Saved data entries:
****************

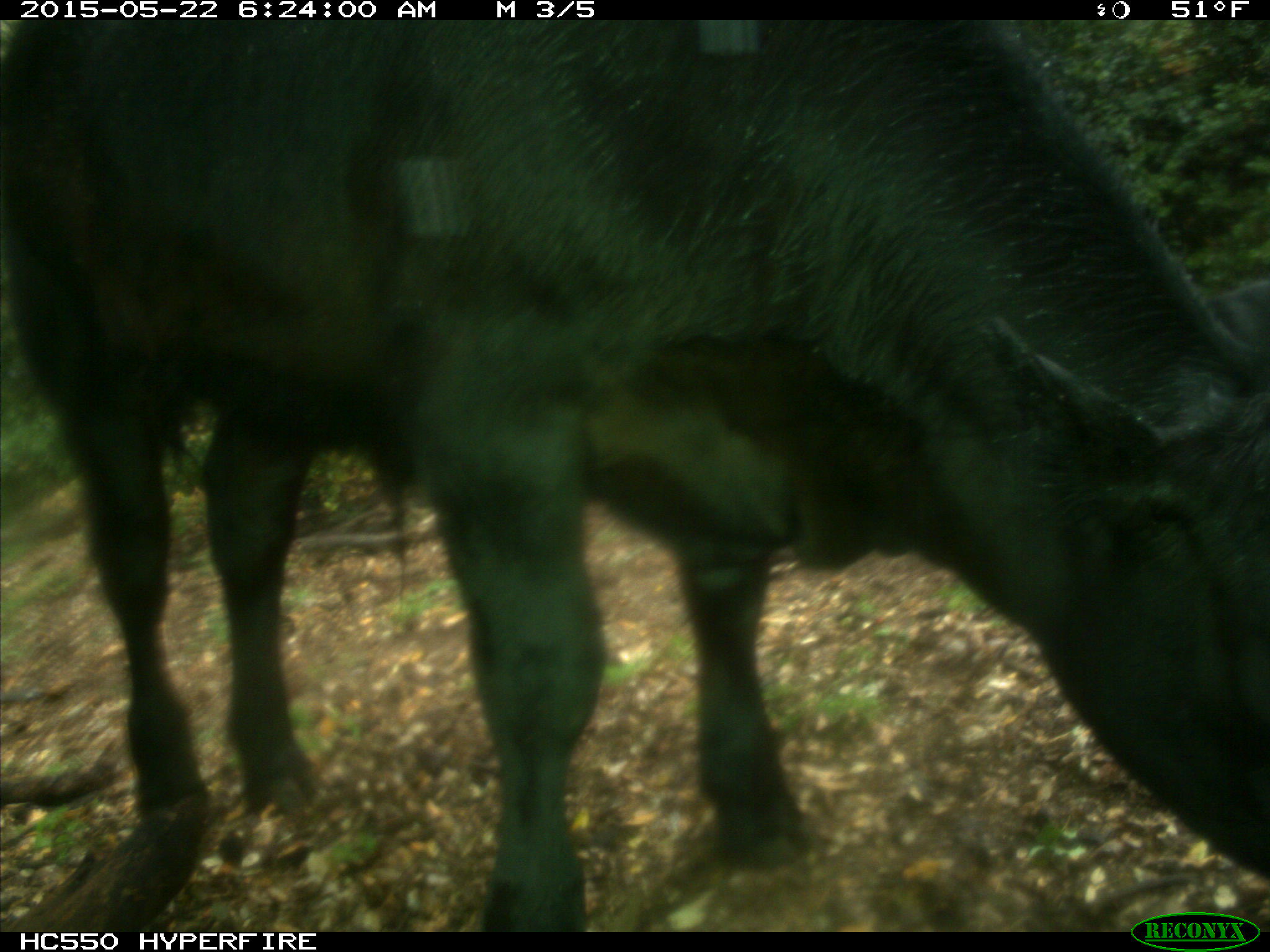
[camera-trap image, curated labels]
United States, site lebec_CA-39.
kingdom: Animalia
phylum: Chordata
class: Mammalia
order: Artiodactyla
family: Bovidae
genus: Bos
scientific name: Bos taurus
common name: domestic cow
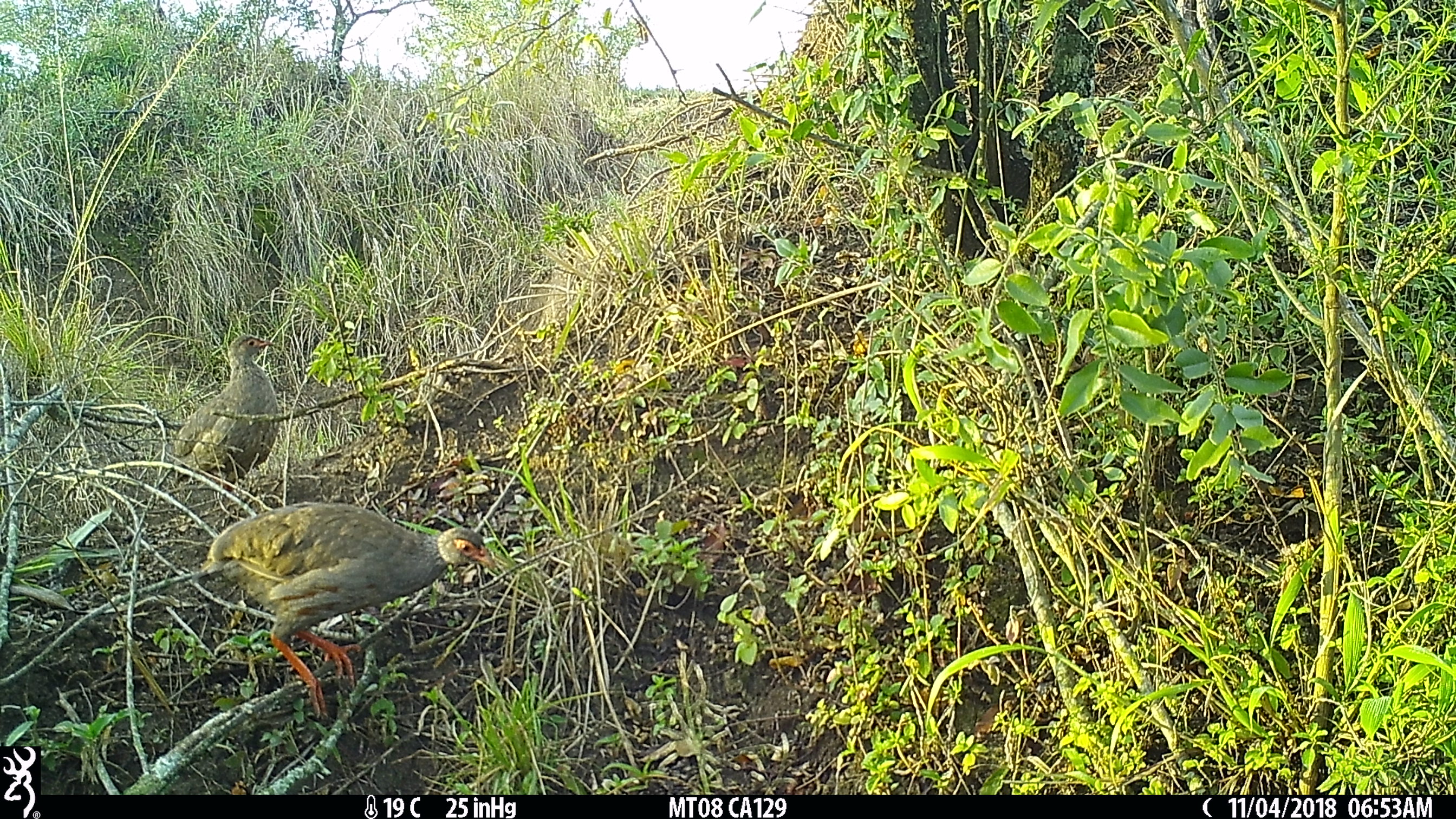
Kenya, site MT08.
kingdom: Animalia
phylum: Chordata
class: Aves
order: Galliformes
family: Phasianidae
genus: Pternistis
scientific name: Pternistis afer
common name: red-necked spurfowl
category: francolin rednecked spurfowl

****************

THE TASK: Reproduce precisely the lines of the entries above, from the one containing "United States, site lebec_CA-39." through the final one, both ends included, and omit the pictures.

COMPLETED TASK:
United States, site lebec_CA-39.
kingdom: Animalia
phylum: Chordata
class: Mammalia
order: Artiodactyla
family: Bovidae
genus: Bos
scientific name: Bos taurus
common name: domestic cow
Kenya, site MT08.
kingdom: Animalia
phylum: Chordata
class: Aves
order: Galliformes
family: Phasianidae
genus: Pternistis
scientific name: Pternistis afer
common name: red-necked spurfowl
category: francolin rednecked spurfowl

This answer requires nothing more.